La derrota de Atenas en Sicilia durante la Guerra del Peloponeso, le supuso tal golpe moral, que nada allí volvió a ser igual.
El saldo del descalabro ateniense fue de casi treinta mil muertos, trece mil prisioneros, de los cuales más de siete mil perdieron la vida en las canteras de Siracusa y el resto fueron vendidos como esclavos. De sus generales, dos fueron ejecutados sin juicio previo. Otro cayó en el campo de batalla y el que más había defendido -contra la opinión del resto- la expedición a Sicilia, se pasó al bando enemigo.
Llegado el momento de la rendición de cuentas, el desastre era tan grande, tanto el dolor, la humillación y el miedo, que necesariamente el clima político y la misma democracia habrían de resentirse.
Fue el momento de los oligarcas. Presentaron ante la Asamblea un programa que en tiempos normales nadie se hubiese atrevido a proponer sin ser considerado como enemigo del pueblo. Decidieron por ejemplo, que no más de cincuenta mil ciudadanos debían tener acceso a la política. La Asamblea y el Consejo se siguieron reuniendo, sí, pero únicamente se decidía lo que establecían esos oligarcas. Nos cuenta Tucídides que “los que hablaban en la asamblea eran ahora sólo ellos y ejercían la censura previa sobre cualquier intervención de los demás” (Tucídides VIII, 66 1).
En aquella primavera del 411 a.C., aprovechando el estado de ánimo generado por la derrota en Sicilia, los oligarcas acabaron por tomar el poder sirviéndose de los instrumentos propios del régimen democrático. La Asamblea popular ateniense decretó su propio fin en un clima de reapropiación de la palabra democracia por parte de los oligarcas, y de silencio del pueblo y de los jefes que habían sobrevivido.
Cincuenta y cinco mil, sesenta mil muertos -ojalá pudiésemos saber su número con certeza-, una segunda ola de la pandemia que es más que un tsunami.
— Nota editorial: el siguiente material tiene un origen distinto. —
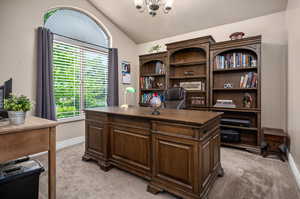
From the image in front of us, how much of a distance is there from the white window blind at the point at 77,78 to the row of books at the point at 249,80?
3105mm

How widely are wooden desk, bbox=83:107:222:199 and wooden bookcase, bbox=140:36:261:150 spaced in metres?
1.46

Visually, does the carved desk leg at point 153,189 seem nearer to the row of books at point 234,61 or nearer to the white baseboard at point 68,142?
the white baseboard at point 68,142

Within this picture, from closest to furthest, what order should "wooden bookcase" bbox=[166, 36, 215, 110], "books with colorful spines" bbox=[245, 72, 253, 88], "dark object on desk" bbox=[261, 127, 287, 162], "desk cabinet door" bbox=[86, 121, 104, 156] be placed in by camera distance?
"desk cabinet door" bbox=[86, 121, 104, 156] → "dark object on desk" bbox=[261, 127, 287, 162] → "books with colorful spines" bbox=[245, 72, 253, 88] → "wooden bookcase" bbox=[166, 36, 215, 110]

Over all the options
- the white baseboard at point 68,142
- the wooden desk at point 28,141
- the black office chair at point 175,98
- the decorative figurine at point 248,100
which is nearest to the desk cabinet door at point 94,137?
the wooden desk at point 28,141

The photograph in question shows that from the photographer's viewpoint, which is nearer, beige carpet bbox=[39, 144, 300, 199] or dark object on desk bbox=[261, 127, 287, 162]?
beige carpet bbox=[39, 144, 300, 199]

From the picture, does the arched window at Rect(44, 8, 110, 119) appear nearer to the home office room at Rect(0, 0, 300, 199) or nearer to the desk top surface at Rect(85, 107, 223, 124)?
the home office room at Rect(0, 0, 300, 199)

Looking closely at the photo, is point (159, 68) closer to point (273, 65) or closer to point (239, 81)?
point (239, 81)

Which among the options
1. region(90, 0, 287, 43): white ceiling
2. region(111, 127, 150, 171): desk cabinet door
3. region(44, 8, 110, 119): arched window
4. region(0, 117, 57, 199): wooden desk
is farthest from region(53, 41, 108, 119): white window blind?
region(0, 117, 57, 199): wooden desk

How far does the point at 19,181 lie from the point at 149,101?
1.73m

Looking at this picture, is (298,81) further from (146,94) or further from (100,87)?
(100,87)

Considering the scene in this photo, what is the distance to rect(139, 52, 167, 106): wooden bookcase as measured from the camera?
3.97m

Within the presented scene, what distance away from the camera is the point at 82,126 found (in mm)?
3434

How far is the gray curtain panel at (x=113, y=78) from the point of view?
379 cm

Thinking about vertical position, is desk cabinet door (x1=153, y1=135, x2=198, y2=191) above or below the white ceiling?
below
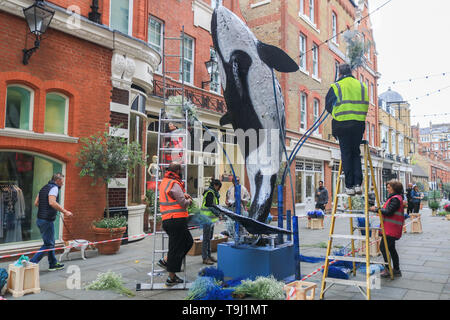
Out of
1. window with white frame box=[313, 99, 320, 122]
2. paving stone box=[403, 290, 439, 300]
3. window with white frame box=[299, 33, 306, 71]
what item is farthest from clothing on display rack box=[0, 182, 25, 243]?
window with white frame box=[313, 99, 320, 122]

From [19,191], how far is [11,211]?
1.38 feet

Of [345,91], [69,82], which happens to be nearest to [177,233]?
[345,91]

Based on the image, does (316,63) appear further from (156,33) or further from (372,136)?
(156,33)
Con miedo, con tristeza, con desesperanza. Presos de las mentiras, de las opiniones contradictorias, de los cambios de opinión, de la impune falta de ejemplaridad de los que nos mandan y sin una sola certeza a la que aferrarnos.
Así nos pilla la pretensión de un estado de alarma de cuatro meses, prorrogables a seis, sin dar cuentas en el Congreso de los Diputados, o a darlas cada dos meses, por más que la Constitución diga que no es posible. Y al mismo tiempo, la amenaza a nuestra libertad de expresión, convirtiendo la legítima crítica o protesta ante la ineptitud del Gobierno, en delito de odio a criterio de ese mismo Gobierno.
Muy mansos nos deben ver, muy asustados, para que Sánchez se atreva a decir que levantará el estado de alarma “cuando sea posible y la situación mejore” después de reconocer que nunca hubo un comité de expertos para la desescalada y obviamente tampoco lo hay ahora para decidir en qué momento, ni en qué condiciones se decreta o se levanta, este nuevo estado de alarma.
Les salió bien el experimento una vez, por eso lo vuelven a intentar. Nos encerraron más que en ningún otro lugar de Europa y no dijimos nada. Nos aferramos a la esperanza de una normalidad dudosa y ahora nos dan la culpa de que se haya vuelto una pesadilla.
Pero no sabemos por qué, ni cómo. Desconocemos el sentido de las medidas que se toman o las razones ¿Quién está decidiendo sobre nuestras vidas y nuestra economía? ¿Con qué criterios? ¿Qué currículum le avala? ¿Cuándo mienten o cuándo dicen la verdad?
Y mientras tanto, presos del miedo y del desánimo, pendientes sólo de la expansión de la enfermedad y de nuestra economía, asistimos -como los atenienses- al desmantelamiento de nuestra democracia desde dentro.